In het EJP SOIL project PRAC2LIV is gekeken welke tools nodig zijn voor de ondersteuning van Living Labs op het gebied van bodemgezondheid. Daarbij werd gebruik gemaakt van een nieuwe ontwerpmethode die op creatieve manier de wensen en visie van betrokken partijen verzamelt en verwerkt in een overkoepelend toekomstbeeld.
Bodemgezondheid is een prioriteit in Europa. In zogenoemde ‘Living Labs’ (1) kunnen regionale groepen van belanghebbenden samenwerken om bodemgezondheid aan te pakken. Digitale tools kunnen daarbij ondersteunen. Het EJP SOIL project PRAC2LIV maakte een overzicht van agrarische adviestools die gericht zijn op deelaspecten van bodemgezondheid, namelijk organische stof, de nutriënten efficiëntie en/of het vochtvasthoudend vermogen van de grond. In een vervolgstap werd aangesloten bij de Europese Green Deal. Daarin is het doel vastgelegd om uiterlijk in 2030 een honderdtal actieve Living Labs voor bodemgezondheid te hebben. Vanuit die doelstelling werd de vraag geformuleerd welke tools daarbij ondersteunend kunnen zijn om stappen te zetten op het gebied van bodemgezondheid. Deze vraag werd aangepakt met behulp van een participatieve ontwerpmethode.
De methode ‘Participatief Ontwerpen’
Kenmerkende onderdelen van de participatieve ontwerpmethode zijn:
- Visueel weergeven van kernpunten uit een eerste groepsdiscussie.
- Het presenteren van deze tekening aan volgende groepsdiscussies om feedback te ontvangen en daarna de vervolgdiscussie op dezelfde wijze vast te leggen.
- Het gebruiken van de uiteindelijke visualisatie als inspiratie voor concrete planvorming.
De cyclus kan meermaals worden herhaald waarbij voortschrijdende inzichten dienen als input en inspiratie voor nieuwe discussies. Het eindpunt wordt bereikt wanneer de belangrijkste groepen belanghebbenden vertegenwoordigd zijn en er weinig nieuwe discussiepunten meer worden aangereikt.
Eindresultaat
In de visualisatie van PRAC2LIV (zie figuur) komen in de bovenste helft van de tekening de vier hoofdonderwerpen (samenwerking, technologie, financiering, app) aan de orde, tegen de groene achtergrond van de Green Deal. De onderste helft van de tekening trekt de lijn door naar ecosysteemdiensten en bodemfuncties, tegen een achtergrond van verschillende bruine bodemlagen. Inzichten uit het ontwerpproces zijn verwerkt door belangrijke eigenschappen van tools, zoals het kostenaspect, met grote letters weer te geven.

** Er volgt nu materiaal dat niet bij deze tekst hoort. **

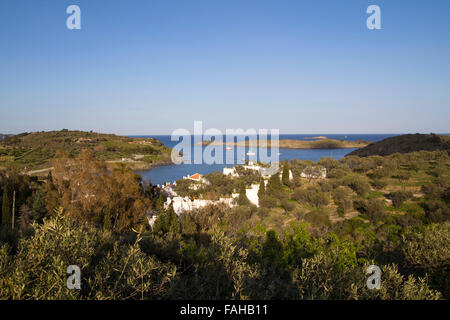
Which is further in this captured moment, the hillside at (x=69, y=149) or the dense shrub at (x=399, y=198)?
the hillside at (x=69, y=149)

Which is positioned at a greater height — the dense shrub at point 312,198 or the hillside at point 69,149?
the hillside at point 69,149

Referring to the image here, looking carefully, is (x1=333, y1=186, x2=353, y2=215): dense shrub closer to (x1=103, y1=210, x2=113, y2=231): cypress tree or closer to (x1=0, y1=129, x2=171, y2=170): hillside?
(x1=103, y1=210, x2=113, y2=231): cypress tree

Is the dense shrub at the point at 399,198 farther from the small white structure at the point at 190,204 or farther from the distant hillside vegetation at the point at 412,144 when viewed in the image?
the distant hillside vegetation at the point at 412,144

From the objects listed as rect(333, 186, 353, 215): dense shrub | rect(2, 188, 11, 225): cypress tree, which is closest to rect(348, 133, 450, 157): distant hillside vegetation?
rect(333, 186, 353, 215): dense shrub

De participatieve ontwerpmethode vereenvoudigde de discussie over thema-relevante onderwerpen en versterkte de betrokkenheid van de deelnemers bij de resultaten. Het leidde ook tot de vaststelling van aanvullende wensen en ideeën, bijvoorbeeld het meenemen van een “digitale tweeling” (2) in een tool.
- Een living lab is een experimentele omgeving waarin mensen, bedrijven en onderwijs samenwerken om bijvoorbeeld nieuwe ideeën, producten of diensten te ontwikkelen en te testen in de ‘echte wereld’
- Een digitale tweeling is een digitaal model van een fysiek product, systeem of proces dat dient voor doeleinden als simulatie, integratie, testen, monitoring en onderhoud.